Sale price of Three Bryant Park in Manhattan implies a 363 percent uplift in value since Equity Office Properties bought an 80 percent stake in the former Verizon HQ in 2005.

The Blackstone Group has sold Three Bryant Park in Manhattan, New York City, for $2.2 billion to Ivanhoé Cambridge and partner, Callahan Capital Partners, it was revealed today.

Three Bryant Park, which is located at 1095 Avenue of the Americas, was part of the Equity Office Properties Trust (EOP) portfolio Blackstone inherited when it took over EOP for $39 billion in 2007. It was not included, however, in the EOP Manhattan portfolio that Blackstone simultaneously flipped to Harry Macklowe for $7 billion.

Records indicate that EOP originally agreed to buy an 80 percent interest in Three Bryant Park in April 2005 for $505 million. That would imply that the value of the asset was $606 million back then and the sale price announced today represents an increase in value of 3.6 times within 10 years, or a 363 percent uplift.

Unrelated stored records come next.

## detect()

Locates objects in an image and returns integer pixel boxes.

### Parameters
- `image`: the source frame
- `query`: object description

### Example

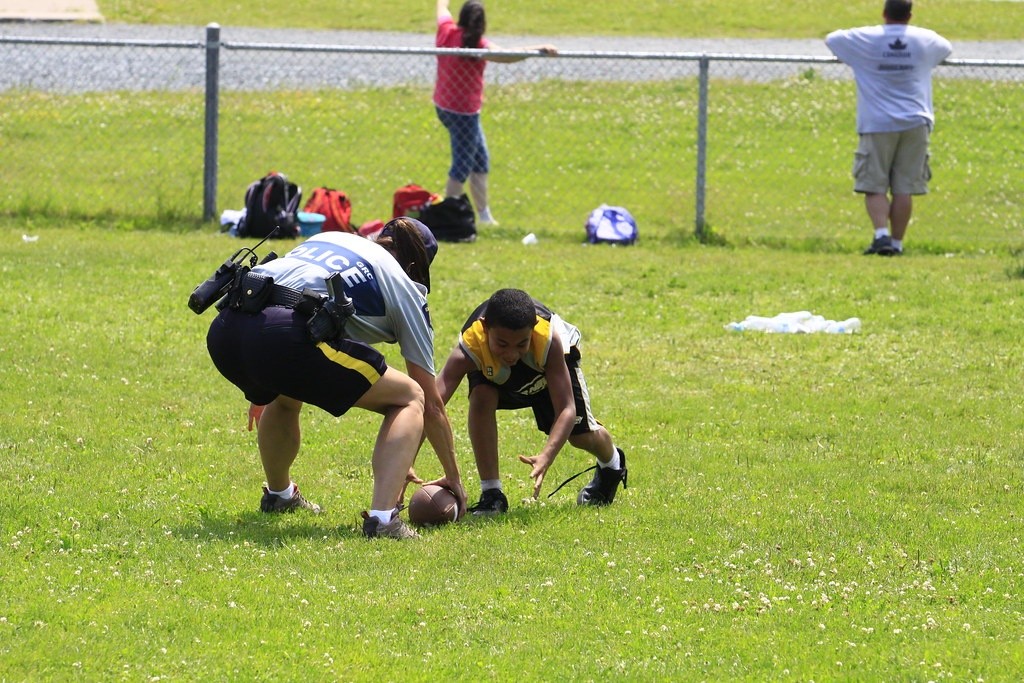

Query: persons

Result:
[826,0,953,256]
[433,0,559,224]
[207,216,468,541]
[397,289,627,516]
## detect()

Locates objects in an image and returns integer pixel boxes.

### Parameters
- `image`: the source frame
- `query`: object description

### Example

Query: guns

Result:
[214,250,279,313]
[306,270,356,342]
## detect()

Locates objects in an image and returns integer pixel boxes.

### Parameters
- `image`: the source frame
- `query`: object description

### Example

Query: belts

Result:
[264,286,302,308]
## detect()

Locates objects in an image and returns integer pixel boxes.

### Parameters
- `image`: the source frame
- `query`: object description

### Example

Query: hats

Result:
[381,217,439,294]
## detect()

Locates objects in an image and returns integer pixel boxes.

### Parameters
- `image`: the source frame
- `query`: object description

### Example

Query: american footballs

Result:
[410,484,459,525]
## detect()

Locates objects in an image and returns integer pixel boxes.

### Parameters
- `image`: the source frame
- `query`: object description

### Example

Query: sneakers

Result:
[360,502,423,540]
[261,483,327,517]
[547,447,628,506]
[469,488,508,516]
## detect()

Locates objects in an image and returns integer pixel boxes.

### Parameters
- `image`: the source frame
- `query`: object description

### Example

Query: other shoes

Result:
[863,237,903,254]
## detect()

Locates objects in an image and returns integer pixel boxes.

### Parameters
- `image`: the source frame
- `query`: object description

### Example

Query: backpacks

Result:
[393,184,436,222]
[586,204,639,245]
[237,172,303,239]
[305,188,351,233]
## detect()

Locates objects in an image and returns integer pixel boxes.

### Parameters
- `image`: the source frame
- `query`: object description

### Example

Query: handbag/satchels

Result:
[421,194,478,242]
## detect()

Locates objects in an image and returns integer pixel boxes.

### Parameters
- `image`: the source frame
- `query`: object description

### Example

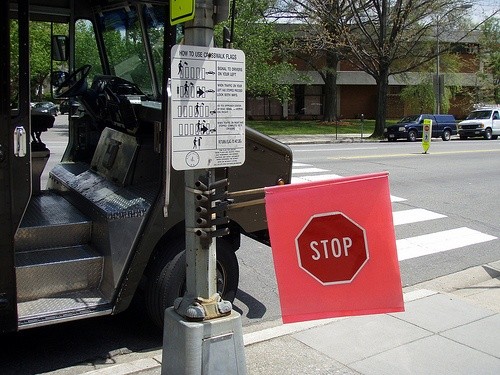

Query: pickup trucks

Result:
[384,114,457,141]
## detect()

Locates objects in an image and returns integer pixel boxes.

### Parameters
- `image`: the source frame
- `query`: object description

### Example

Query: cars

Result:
[30,102,59,116]
[60,99,82,115]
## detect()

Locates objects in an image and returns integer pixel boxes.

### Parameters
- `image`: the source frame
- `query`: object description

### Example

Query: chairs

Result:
[9,107,56,150]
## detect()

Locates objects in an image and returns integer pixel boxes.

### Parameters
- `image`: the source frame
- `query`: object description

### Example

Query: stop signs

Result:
[293,210,369,286]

The one-million-square-foot, 41-story tower is also known as the Verizon Building, and is 97 percent leased. At the time EOP bought its stake, the company said Verizon would retain ownership of 200,000 square feet of the property and lease around one million square feet until it relocated to 140 West Street, the former headquarters of New York Telephone.

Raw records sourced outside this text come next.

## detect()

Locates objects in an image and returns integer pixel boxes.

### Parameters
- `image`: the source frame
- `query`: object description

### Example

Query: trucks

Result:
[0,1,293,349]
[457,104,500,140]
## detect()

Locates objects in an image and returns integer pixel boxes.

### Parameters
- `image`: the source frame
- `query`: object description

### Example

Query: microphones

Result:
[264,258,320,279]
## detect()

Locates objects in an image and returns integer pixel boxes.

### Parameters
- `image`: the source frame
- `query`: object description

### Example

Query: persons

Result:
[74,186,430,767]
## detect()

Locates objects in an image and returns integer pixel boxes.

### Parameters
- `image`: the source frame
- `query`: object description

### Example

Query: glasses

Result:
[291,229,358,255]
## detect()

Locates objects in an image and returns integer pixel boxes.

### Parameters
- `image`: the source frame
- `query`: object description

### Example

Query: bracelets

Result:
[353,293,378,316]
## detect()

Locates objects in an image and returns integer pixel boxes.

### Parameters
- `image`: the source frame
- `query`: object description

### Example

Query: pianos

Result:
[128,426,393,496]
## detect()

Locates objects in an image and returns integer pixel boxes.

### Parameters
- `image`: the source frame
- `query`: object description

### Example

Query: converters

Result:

Verizon still has space in the building, which is also shared with MetLife and Dechert, the law firm.
Speaking about the acquisition, Arthur Lloyd, executive vice president, Global Investments Ivanhoé Cambridge, said the opportunity to acquire a “truly iconic property” like Three Bryant Park was extremely rare.

He added: “As we redeploy capital that has been rotated out of non-core assets globally, Three Bryant Park represents a cornerstone of our expanding US office platform.”

As far as Blackstone is concerned it is clearly in disposition mode for remaining EOP assets. In December, Blackstone sold a large portfolio of California offices that was also part of EOP to Hudson Pacific. In that case, Hudson bought 26 properties totaling 8.2 million square feet in a deal valued at $3.5 billion.

The twist in that deal, however, was that Blackstone accepted payment for the portfolio partly via shares in Hudson. Blackstone accepted $1.75 billion in cash and 63.5 million in shares, giving Blackstone a 52 percent stake in the company. At the time, Jon Gray, Blackstone’s global head of real estate, said: “We chose to take a major stake in Hudson given its high-quality portfolio, outstanding management team and attractive prospects for growth.”